** Opening Material provided block **

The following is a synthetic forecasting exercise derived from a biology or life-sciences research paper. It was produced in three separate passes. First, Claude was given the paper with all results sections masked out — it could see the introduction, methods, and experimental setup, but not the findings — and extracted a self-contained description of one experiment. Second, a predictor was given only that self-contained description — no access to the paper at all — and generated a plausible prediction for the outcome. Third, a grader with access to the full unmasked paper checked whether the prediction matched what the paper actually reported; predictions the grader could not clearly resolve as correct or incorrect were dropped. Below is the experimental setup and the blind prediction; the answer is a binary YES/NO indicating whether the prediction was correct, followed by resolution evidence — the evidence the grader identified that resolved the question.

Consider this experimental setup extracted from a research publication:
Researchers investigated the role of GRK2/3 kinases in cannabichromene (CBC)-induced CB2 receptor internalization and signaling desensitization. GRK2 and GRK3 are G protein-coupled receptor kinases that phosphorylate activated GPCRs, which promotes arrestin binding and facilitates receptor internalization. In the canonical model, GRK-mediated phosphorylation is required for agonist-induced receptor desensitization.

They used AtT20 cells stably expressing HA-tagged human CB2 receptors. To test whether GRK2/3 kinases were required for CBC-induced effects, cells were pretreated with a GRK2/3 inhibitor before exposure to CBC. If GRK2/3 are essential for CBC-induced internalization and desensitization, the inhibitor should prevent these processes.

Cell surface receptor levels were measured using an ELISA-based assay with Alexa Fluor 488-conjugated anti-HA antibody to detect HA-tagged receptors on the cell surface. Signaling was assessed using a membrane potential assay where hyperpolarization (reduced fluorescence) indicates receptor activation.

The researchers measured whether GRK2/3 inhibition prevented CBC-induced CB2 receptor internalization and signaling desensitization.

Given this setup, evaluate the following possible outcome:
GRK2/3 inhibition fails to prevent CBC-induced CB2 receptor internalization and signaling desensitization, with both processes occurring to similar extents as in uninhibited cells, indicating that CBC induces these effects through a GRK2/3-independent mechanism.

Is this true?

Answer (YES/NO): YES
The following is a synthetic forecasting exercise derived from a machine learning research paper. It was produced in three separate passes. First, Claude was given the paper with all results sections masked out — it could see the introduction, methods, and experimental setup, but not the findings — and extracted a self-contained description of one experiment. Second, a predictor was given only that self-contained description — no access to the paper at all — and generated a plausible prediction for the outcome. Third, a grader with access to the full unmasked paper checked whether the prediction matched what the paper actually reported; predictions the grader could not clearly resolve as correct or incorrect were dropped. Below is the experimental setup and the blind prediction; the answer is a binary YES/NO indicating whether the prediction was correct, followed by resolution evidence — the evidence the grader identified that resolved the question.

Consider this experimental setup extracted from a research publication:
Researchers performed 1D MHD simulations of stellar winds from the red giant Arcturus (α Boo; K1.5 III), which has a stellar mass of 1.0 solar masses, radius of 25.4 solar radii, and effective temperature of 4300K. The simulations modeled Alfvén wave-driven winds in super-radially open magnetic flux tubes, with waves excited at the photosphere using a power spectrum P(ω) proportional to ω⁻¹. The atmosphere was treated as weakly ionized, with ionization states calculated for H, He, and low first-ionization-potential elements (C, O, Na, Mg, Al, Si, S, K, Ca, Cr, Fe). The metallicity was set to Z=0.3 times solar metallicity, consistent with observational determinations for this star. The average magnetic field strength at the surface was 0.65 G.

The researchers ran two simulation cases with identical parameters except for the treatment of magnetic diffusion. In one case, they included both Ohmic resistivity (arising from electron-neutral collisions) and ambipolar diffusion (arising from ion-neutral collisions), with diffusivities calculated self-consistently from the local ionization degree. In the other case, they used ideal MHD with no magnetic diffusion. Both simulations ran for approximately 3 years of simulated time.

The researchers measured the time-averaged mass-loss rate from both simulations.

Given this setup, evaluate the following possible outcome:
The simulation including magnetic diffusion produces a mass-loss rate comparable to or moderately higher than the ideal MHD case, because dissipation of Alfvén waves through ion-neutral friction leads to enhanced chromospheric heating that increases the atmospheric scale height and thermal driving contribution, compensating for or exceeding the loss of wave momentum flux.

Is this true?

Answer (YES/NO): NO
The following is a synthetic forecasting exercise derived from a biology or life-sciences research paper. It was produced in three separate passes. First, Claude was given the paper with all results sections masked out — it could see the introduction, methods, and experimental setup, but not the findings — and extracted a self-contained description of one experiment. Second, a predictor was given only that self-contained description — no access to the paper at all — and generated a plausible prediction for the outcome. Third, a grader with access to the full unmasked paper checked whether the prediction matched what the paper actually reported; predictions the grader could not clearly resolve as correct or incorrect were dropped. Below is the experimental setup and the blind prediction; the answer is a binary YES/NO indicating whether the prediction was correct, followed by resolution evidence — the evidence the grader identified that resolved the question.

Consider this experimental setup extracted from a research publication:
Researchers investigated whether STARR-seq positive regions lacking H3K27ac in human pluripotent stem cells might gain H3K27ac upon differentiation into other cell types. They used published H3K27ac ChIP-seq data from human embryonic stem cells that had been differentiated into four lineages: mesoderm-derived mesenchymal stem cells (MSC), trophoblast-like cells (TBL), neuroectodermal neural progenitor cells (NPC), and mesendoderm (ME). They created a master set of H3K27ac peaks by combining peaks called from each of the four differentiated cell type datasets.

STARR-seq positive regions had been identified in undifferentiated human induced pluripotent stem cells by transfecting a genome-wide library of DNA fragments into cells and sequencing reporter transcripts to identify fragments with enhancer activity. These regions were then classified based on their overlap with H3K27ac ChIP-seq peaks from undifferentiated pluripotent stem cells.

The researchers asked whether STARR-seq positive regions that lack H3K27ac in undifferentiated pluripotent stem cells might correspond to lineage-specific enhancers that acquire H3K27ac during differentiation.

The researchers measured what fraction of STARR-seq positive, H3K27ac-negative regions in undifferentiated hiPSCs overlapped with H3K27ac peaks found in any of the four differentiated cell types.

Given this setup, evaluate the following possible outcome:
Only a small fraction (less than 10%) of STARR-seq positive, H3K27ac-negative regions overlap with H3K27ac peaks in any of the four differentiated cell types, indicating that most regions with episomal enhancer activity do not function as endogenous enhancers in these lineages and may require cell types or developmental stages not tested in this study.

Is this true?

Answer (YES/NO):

** Closing Material provided block **

Work task. Task for the records above: copy every line in which the word "effects" occurs.

Written answer.
They used AtT20 cells stably expressing HA-tagged human CB2 receptors. To test whether GRK2/3 kinases were required for CBC-induced effects, cells were pretreated with a GRK2/3 inhibitor before exposure to CBC. If GRK2/3 are essential for CBC-induced internalization and desensitization, the inhibitor should prevent these processes.
GRK2/3 inhibition fails to prevent CBC-induced CB2 receptor internalization and signaling desensitization, with both processes occurring to similar extents as in uninhibited cells, indicating that CBC induces these effects through a GRK2/3-independent mechanism.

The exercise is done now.